What problem are you trying to solve?

Overview

I ran into a very odd issue recently that took me quite a while to figure out, but wanted to mention it here to maybe help improve linkerd and prevent this from happening in the future.

The issue has to do with pods with multiple containers. Specifically when running healthchecks/probes in these containers.

The issue

I was working with a very specific use case, but one that is easily reproduceable since it is using a relatively large product, JFrog Artifactory/Xray.

Within the Xray pods, there is a container, observability that calls another container for its healthcheck (for some reason), the router container. Because this is running on another container, I believe this strays from the behavior expected by linkerd and removes it from allowed policies. As a result, these healthchecks all fail and it isn't clear why (it took me quite a while to figure out this was going on, doesn't help that this was my first time using linkerd 🥲)
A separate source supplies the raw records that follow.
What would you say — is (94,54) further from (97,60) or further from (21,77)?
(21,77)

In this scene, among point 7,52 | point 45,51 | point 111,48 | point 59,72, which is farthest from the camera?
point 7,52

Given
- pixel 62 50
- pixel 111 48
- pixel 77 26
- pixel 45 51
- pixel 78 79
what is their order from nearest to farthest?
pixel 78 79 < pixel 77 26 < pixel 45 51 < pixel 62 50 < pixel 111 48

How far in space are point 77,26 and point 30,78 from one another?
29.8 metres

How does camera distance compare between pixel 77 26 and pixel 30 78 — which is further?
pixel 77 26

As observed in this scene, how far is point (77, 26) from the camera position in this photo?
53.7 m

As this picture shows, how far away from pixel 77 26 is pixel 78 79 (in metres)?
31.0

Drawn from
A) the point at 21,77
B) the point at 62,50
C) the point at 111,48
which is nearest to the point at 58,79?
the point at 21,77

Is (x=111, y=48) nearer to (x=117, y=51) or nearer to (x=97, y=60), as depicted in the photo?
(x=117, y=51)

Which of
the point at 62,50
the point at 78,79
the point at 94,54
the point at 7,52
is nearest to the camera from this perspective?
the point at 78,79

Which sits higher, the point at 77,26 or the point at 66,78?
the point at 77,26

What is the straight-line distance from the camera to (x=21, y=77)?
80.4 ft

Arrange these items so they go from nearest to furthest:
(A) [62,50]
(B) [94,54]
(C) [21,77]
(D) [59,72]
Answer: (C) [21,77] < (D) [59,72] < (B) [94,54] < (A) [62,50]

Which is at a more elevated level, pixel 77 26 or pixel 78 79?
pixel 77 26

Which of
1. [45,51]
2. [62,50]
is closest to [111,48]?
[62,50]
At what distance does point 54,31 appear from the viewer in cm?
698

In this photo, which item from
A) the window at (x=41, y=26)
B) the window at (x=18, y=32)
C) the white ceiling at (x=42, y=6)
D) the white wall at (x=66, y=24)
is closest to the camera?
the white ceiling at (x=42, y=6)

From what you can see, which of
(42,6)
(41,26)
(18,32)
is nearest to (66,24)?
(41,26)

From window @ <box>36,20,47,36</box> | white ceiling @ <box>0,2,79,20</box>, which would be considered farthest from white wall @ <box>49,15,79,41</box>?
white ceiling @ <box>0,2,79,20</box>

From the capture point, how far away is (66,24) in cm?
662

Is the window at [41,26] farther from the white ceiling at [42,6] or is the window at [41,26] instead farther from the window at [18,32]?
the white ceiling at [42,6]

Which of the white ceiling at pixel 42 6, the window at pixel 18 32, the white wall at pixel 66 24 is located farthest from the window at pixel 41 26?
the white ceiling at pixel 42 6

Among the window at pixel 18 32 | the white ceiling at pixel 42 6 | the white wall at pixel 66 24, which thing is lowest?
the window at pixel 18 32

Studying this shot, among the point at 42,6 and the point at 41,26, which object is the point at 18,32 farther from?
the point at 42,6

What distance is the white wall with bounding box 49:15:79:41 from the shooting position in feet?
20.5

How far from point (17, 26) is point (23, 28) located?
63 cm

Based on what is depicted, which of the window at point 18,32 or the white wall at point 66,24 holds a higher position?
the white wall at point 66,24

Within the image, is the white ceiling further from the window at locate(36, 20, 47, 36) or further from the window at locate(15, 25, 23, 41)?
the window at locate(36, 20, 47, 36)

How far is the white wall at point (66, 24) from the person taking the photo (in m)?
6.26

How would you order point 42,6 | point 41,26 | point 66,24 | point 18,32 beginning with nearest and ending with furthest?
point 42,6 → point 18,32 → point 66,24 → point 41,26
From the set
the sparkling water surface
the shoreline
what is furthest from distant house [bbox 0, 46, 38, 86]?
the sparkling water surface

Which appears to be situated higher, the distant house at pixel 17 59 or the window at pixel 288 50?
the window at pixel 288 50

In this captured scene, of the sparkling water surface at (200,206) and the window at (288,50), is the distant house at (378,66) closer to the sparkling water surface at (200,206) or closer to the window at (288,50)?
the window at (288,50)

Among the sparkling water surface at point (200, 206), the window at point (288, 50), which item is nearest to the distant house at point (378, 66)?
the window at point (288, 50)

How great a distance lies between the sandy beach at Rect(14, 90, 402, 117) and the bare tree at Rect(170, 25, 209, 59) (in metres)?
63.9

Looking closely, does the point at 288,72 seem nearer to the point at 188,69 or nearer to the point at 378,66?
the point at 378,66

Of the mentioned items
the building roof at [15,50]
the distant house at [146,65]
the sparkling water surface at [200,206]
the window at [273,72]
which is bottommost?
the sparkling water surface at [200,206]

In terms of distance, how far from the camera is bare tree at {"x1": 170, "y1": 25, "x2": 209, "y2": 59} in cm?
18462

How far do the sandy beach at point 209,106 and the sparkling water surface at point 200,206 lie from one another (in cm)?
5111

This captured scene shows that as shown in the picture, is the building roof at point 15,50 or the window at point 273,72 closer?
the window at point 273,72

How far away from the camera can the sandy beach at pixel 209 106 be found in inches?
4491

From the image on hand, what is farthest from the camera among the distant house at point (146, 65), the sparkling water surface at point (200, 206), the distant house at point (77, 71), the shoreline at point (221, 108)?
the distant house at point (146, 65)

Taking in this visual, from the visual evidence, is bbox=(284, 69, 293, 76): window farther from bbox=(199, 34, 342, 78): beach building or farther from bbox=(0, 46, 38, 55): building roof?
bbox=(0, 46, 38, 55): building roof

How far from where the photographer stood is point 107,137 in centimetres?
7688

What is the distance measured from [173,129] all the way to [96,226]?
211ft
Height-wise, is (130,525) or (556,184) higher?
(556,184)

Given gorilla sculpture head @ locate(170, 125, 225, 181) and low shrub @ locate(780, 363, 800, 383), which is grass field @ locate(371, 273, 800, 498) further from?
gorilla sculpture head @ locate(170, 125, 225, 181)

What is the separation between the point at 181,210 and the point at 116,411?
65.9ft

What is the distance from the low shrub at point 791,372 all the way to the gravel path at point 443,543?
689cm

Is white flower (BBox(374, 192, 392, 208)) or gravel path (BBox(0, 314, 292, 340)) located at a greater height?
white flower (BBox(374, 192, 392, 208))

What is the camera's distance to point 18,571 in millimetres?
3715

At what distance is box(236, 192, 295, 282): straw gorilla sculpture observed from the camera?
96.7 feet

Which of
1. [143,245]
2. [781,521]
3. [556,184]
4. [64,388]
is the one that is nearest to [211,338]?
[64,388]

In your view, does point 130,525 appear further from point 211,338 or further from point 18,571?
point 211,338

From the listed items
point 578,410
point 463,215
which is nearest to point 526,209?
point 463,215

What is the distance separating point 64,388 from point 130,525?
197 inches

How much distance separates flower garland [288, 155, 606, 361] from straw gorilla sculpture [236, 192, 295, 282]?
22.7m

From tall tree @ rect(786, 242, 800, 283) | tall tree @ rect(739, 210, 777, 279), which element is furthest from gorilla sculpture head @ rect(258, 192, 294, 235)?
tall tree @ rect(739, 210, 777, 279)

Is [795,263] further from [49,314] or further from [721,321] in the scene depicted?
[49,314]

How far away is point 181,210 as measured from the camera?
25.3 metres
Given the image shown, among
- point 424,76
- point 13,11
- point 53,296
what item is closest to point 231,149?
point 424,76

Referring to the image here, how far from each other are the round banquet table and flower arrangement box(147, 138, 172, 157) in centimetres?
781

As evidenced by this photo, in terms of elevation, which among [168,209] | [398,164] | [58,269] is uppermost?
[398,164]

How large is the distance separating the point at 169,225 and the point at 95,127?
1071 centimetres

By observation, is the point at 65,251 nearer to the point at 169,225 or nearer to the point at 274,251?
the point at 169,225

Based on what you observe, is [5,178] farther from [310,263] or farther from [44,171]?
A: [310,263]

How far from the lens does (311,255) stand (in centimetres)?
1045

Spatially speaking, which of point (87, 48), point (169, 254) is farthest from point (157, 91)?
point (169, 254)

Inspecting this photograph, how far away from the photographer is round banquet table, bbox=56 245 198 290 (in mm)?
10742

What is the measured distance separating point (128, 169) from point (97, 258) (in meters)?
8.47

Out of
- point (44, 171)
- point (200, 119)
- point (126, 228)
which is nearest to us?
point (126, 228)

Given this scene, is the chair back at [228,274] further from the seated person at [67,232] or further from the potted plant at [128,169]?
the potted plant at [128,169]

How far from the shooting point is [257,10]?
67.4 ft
This can be seen by looking at the protocols defined in the proxy logs:

protocol: Detect {
  http: [
    Route {
      hosts: [],
      rules: [
        Rule {
          matches: [
            MatchRequest {
              path: Some(Exact("/router/api/v1/system/liveness")),
              headers: [],
              query_params: [],
              method: Some(GET)
            },
            MatchRequest {
              path: Some(Exact("/router/api/v1/system/readiness")),
              headers: [],
              query_params: [],
              method: Some(GET)
            }
          ],
          policy: RoutePolicy {
            meta: Default { name: "probe" },
            authorizations: [
              Authorization {
                networks: [
                  Network { net: 0.0.0.0/0, except: [] },
                  Network { net: ::/0, except: [] }
                ],
                authentication: Unauthenticated,
                meta: Default { name: "probe" }
              },
....

My guess is that the healthcheck routes get defined based on what container port is defined. The router defines a container port and uses these two routes, so this is what leads me to assume this.

The observability container does not defined a container port, but it does declare itself using the same port defined by the router container.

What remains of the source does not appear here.